Dalam hal ini pemerintah juga mengatur tentang batasan umur untuk ketenagakerjaan, dalam undang-undang ketenagakerjaan No. 23 Tahun 2003 Pasal 69 ayat 1 yang menyebutkan Ketentuan sebagaimana dimaksud dalam Pasal 68 dapat dikecualikan bagi anak berumur antara 13 (tiga belas) tahun sampai dengan 15 (lima belas) tahun untuk melakukan pekerjaan ringan sepanjang tidak mengganggu perkembangan dan kesehatan fisik, mental, dan sosial.[9] berkaitan dengan jumlah pekerja anak di Indonesia saat ini, Dari jumlah keseluruhan anak berusia 5-17, sekitar 58,8 juta, 4,05 juta atau 6,9 persen di antaranya termasuk dalam kategori anak yang bekerja. Dari jumlah keseluruhan anak yang bekerja, 1,76 juta atau 43,3 persen merupakan pekerja anak.[10]

1.3 Kesimpulan

Banyaknya undang-undang yang mengatur tentang batasan umur menjadi polemik tersendiri dalam pelaksanaannya, dalam hal ini beberapa peraturan yang diberlakukan kepada anak-anak, dengan definisi batasan usia yang masih simpang siur. Membuat beberapa kebijakan tersebut menjadi perangkap bagi generasi muda di Indonesia untuk menyampaikan haknya, dan juga dalam menjalankan kewajibannya sebagai warga negara, dan perlakuan-perlakuan yang tidak adil semakin menganulir kreatifitas anak bangsa.

Dengan demikian perlu adanya kesepakatan dari lintas sektoral, khususnya pemerintahan di Indonesia untuk kepastian pemberlakuan batasan usia, yang saat ini masih berbeda-beda. Dikarenakan jika tidak adanya kesepakatan dalam pembelakuan tersebut, maka akan terjadi kebingungan dalam implementasi seluruh undang-undang yang dibuat, yang sesungguhnya pembuatan undang-undang tersebut sangat baik namun tidak tersosialisasikan dengan baik.

Entri pertanyaan spasial:
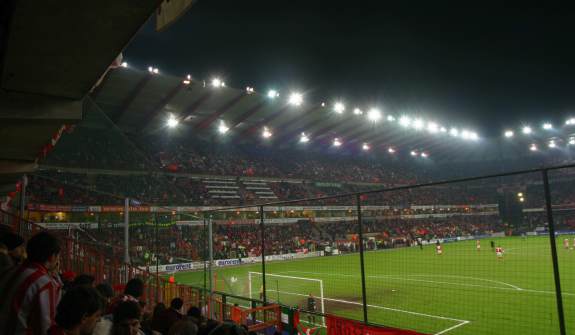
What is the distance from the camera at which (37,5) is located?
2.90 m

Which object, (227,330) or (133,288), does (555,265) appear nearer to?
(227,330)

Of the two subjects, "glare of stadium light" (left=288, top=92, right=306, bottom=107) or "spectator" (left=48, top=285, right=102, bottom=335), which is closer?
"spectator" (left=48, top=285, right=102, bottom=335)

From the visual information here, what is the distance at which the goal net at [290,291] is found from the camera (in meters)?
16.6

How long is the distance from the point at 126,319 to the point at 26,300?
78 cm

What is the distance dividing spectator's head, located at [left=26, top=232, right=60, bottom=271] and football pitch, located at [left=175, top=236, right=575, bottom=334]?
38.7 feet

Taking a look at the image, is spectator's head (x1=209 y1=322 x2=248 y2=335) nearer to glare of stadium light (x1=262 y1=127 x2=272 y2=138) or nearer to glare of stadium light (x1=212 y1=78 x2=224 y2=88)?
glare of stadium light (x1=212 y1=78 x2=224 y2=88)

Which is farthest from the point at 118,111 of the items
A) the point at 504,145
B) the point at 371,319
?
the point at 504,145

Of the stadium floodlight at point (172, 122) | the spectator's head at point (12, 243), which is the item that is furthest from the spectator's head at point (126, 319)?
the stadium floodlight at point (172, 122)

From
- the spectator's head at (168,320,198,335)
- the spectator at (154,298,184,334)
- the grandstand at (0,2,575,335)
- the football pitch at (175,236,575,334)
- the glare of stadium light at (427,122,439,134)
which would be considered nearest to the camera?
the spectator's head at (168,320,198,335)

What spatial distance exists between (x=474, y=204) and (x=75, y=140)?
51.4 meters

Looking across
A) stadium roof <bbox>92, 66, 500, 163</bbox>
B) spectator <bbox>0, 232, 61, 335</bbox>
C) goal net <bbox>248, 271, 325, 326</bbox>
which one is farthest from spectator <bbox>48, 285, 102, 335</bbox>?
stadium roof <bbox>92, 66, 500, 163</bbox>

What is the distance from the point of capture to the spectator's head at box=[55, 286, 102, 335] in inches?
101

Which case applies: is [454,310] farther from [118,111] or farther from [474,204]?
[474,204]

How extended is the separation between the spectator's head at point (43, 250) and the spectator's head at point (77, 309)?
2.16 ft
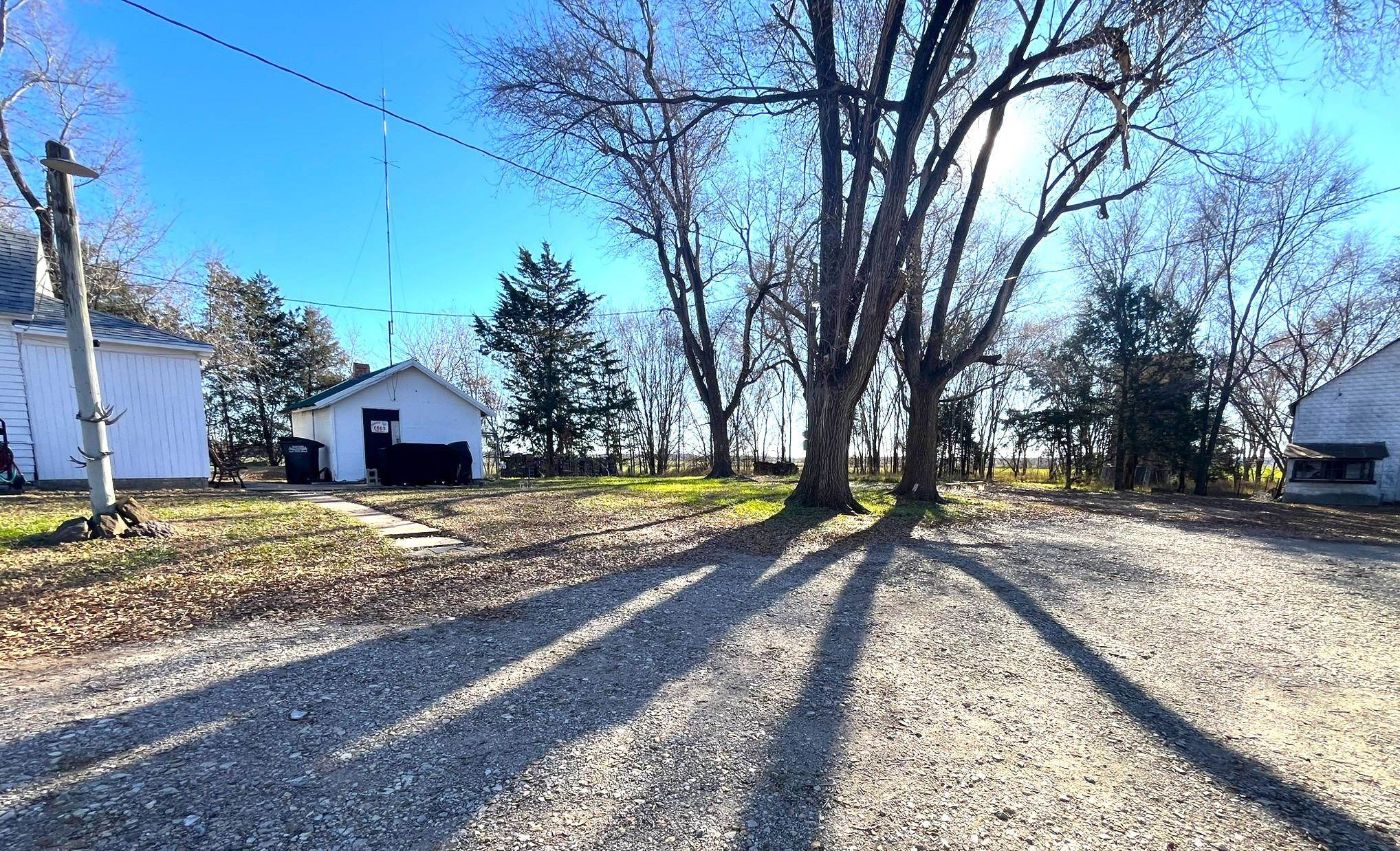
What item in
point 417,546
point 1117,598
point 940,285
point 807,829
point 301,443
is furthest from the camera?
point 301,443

Latihan Singkat A >> Sebutkan setiap angka bersatuan juta dalam teks tentang batasan usia, beserta hal yang diwakili masing-masing angka.
Latihan Singkat B >>
Jawab pertanyaan berikut berdasarkan teks tentang batasan usia.
(i) Menurut Pasal 69 ayat 1, anak berumur berapa yang boleh melakukan pekerjaan ringan?
(ii) Menurut teks, apa akibat perlakuan-perlakuan yang tidak adil terhadap kreatifitas anak bangsa?
(iii) Pihak mana yang secara khusus disebut perlu mencapai kesepakatan lintas sektoral?
Latihan Singkat C >> Teruskan teks tentang batasan usia dalam undang-undang, dimulai setelah kalimat terakhirnya.

Jawaban Latihan A >>
- 58,8 juta: jumlah keseluruhan anak berusia 5-17
- 4,05 juta: anak yang termasuk dalam kategori anak yang bekerja
- 1,76 juta: anak bekerja yang merupakan pekerja anak

Jawaban Latihan B >>
(i) Anak berumur antara 13 sampai dengan 15 tahun.
(ii) Perlakuan itu semakin menganulir kreatifitas anak bangsa.
(iii) Pemerintahan di Indonesia.

Jawaban Latihan C >>
Era kepemimpinan Presiden terpilih saat ini, besar harapan setiap warga negara khususnya anak-anak muda mendapatkan kepastian dan perlindungan hukum, terutama terkait kebijakan yang telah diberlakukan selama ini. Perlindungan dalam hal ketenagakerjaan, pemenuhan hak mereka untuk pendidikan, dan juga bagaimana aturan-aturan itu menjadi payung hukum yang tidak semata-mata ada.

Hak dan kewajiban setiap warga negara yang sudah selayaknya terpenuhi dan di penuhi menjadi pekerjaan rumah bagi pemerintah dan seluruh elemen masyarakat di Indonesia dalam rangka memberikan perlindungan penuh terhadap keberlangsungan hidup anak-anak yang menjadi ujung tombak perubahan di Republik Indonesia.

1.4 Penutup

Dalam priambule Undang-Undang Dasar 1945, khususnya pada pasal 27 ayat 1 yang menyebutkan, segala warga negara bersamaan kedudukannya di dalam hukum dan pemerintahan dan wajib menjunjung hukum dan pemerintahan itu dengan tidak ada kecualinya.[11] Dan juga tertera dalam ayat 2 tentang tiap-tiap warga negara berhak atas pekerjaan dan penghidupan yang layak bagi kemanusiaan.[12]

Upaya Negara untuk memberikan perlindungan dan pemenuhan hak kepada warganya tercantum dalam konstitusi, yang harus di laksanakan oleh seluruh elemen pemerintahan di Republik Indonesia. Pemberlakuan peraturan pembatasan umur kepada anak-anak, selayaknya pemerintah melakukan pengkajian ulang yang tujuannya untuk memberikan perlindungan kepada warganya, dengan melihat dan mempertimbangkan keselamatan mereka, serta keberlangsungan masa depan generasi muda di Indonesia. Saat ini generasi muda menaruh harapannya pada kebijakan dan perlindungan dari pemerintah Indonesia saat ini hingga menunjang segala bentuk kreatifitas untuk menuju kehidupan yang lebih baik lagi.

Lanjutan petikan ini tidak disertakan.